(731d) Land Allocation in a Sustainable Landscape and a Comparative Life Cycle Assessment of Distributed Vs. Centralized Biorefinery Pre-Processing Systems | AIChE

(731d) Land Allocation in a Sustainable Landscape and a Comparative Life Cycle Assessment of Distributed Vs. Centralized Biorefinery Pre-Processing Systems

Authors 

Eranki, P. L. - Presenter, Michigan State University
Dale, B. E. - Presenter, Great Lakes Bioenergy Center, Michigan State University


Cellulosic biofuels are a potentially large scale, environmentally superior alternative to petroleum-derived fuels. However, in order to produce large quantities of cellulosic biofuels, biorefineries handling enormous tonnages of a large variety of feedstocks are required and in such conditions a consistent and safe supply of feedstocks becomes critical. Under current thinking, biorefineries are fully integrated operations in which all processes (e.g. size reduction, pretreatment, hydrolysis, fermentation, distillation) of biomass conversion to fuels are present in a single centralized location. This implies contracting with literally thousands of individual farmers, interrupted feedstock supplies, large transport and storage costs of feedstock and other business and market power issues. We believe these and other drawbacks of fully integrated biorefineries can be addressed by network of facilities called ?Regional Biomass Processing Depots? (RBPDs) which could bridge the gap between feedstock suppliers and biorefineries. In its simplest configuration, an RBPD would procure feedstock, pre-process/pre-treat it, densify it and deliver it to the biorefinery in an arrangement that satisfies the biorefinery requirements and return by-products to the appropriate end-user.
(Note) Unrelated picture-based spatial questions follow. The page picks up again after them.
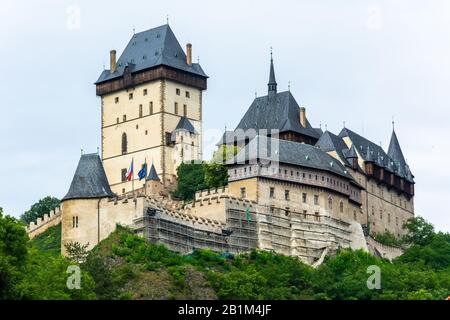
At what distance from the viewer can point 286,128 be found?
332 ft

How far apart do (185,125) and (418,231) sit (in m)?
18.2

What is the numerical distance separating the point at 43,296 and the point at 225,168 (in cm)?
3622

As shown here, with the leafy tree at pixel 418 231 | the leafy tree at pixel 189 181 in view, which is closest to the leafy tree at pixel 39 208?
the leafy tree at pixel 189 181

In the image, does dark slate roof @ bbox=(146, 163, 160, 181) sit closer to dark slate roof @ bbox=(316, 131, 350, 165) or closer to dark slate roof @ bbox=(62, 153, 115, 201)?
dark slate roof @ bbox=(62, 153, 115, 201)

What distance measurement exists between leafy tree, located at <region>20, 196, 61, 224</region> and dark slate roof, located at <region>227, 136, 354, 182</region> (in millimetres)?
20965

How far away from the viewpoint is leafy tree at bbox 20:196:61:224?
358 ft

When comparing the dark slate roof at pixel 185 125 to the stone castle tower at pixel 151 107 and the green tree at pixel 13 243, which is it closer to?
the stone castle tower at pixel 151 107

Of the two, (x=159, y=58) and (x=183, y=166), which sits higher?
(x=159, y=58)

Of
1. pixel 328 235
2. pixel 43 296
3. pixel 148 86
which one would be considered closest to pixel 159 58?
pixel 148 86

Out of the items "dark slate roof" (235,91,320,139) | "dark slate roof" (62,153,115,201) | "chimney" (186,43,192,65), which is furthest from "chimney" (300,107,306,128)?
"dark slate roof" (62,153,115,201)

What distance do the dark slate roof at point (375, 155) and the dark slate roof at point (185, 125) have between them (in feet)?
38.2

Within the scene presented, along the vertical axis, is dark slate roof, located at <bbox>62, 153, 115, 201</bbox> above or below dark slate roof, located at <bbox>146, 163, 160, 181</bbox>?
below
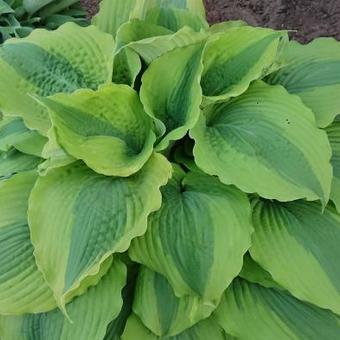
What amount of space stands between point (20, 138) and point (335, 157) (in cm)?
56

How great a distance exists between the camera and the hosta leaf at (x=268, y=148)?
3.42ft

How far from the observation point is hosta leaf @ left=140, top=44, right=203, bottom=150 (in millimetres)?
1103

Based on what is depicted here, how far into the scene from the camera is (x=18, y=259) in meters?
1.10

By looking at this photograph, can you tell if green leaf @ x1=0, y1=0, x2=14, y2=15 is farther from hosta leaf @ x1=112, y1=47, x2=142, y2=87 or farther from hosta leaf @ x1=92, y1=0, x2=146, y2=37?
hosta leaf @ x1=112, y1=47, x2=142, y2=87

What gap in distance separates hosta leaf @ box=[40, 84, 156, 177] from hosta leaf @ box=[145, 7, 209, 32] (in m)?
0.19

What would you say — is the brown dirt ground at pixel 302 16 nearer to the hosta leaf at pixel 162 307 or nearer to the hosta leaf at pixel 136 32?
the hosta leaf at pixel 136 32

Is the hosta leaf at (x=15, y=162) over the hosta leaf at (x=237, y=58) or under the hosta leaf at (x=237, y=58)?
under

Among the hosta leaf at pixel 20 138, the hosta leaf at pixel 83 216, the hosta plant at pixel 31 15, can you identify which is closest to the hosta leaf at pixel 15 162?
the hosta leaf at pixel 20 138

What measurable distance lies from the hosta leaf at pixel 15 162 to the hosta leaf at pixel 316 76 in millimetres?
460

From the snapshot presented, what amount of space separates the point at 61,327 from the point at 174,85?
1.44 feet

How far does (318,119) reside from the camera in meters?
1.18

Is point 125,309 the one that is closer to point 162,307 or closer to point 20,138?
point 162,307

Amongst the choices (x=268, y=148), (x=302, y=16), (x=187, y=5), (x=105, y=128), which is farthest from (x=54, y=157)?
(x=302, y=16)

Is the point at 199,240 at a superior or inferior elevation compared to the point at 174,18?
inferior
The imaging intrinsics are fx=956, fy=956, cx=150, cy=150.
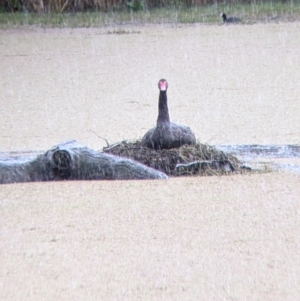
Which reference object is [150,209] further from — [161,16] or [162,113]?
[161,16]

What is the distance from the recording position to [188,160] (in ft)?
17.9

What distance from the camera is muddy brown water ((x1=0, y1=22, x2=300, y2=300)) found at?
3674 millimetres

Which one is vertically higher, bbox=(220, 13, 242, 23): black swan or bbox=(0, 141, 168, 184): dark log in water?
bbox=(0, 141, 168, 184): dark log in water

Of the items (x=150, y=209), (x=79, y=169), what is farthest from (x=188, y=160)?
(x=150, y=209)

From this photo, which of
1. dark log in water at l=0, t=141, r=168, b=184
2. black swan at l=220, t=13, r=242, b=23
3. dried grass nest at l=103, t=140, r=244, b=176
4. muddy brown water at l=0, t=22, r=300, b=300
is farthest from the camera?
black swan at l=220, t=13, r=242, b=23

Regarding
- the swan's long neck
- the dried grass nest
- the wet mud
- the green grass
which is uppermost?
the swan's long neck

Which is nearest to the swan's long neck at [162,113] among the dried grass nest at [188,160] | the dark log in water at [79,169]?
the dried grass nest at [188,160]

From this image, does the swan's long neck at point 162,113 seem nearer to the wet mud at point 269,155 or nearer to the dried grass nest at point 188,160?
the dried grass nest at point 188,160

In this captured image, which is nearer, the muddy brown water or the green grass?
the muddy brown water

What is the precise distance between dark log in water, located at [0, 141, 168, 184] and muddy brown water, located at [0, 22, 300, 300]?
104mm

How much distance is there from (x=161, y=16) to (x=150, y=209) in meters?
10.7

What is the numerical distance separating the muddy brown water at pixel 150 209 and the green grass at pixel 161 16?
4.79 metres

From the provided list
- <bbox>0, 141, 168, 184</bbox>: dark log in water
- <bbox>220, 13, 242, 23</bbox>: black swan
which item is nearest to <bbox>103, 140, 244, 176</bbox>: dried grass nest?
<bbox>0, 141, 168, 184</bbox>: dark log in water

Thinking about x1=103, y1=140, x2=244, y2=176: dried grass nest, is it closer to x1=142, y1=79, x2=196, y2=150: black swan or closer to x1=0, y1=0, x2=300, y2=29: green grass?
x1=142, y1=79, x2=196, y2=150: black swan
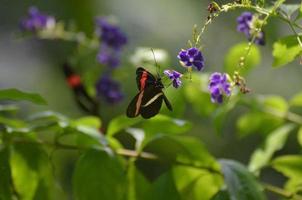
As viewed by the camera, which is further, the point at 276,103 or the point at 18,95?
the point at 276,103

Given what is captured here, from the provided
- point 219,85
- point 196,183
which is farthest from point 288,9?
point 196,183

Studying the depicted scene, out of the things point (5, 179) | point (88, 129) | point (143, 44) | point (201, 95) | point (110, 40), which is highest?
point (143, 44)

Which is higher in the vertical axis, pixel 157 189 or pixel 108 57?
pixel 108 57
We envision RBPDs that are configured to provide benefits in all three major sustainability criteria: environmental, economic and social. Specifically, the aim of this study is to allocate land usage in a landscape to various feedstocks based on their sustainability and ethanol/animal feed-yield characteristics, to estimate the total energy consumption and emissions generated due to the operation of the system that consists of feedstock suppliers, animal farms, the RBPD and all related transportation activities and to assess the sustainability of this distributed processing system by performing a comparative Life Cycle Assessment and weighing it against a fully integrated and centralized biorefinery. The study also includes several sensitivity analyses using parameters like yields of grasses, forms of densification and transport energy and emission comparisons using different transport models like GREET and IBSAL. Multiple landscape scales and locations are incorporated in order to evaluate the effect of site-selection and size on the entire system.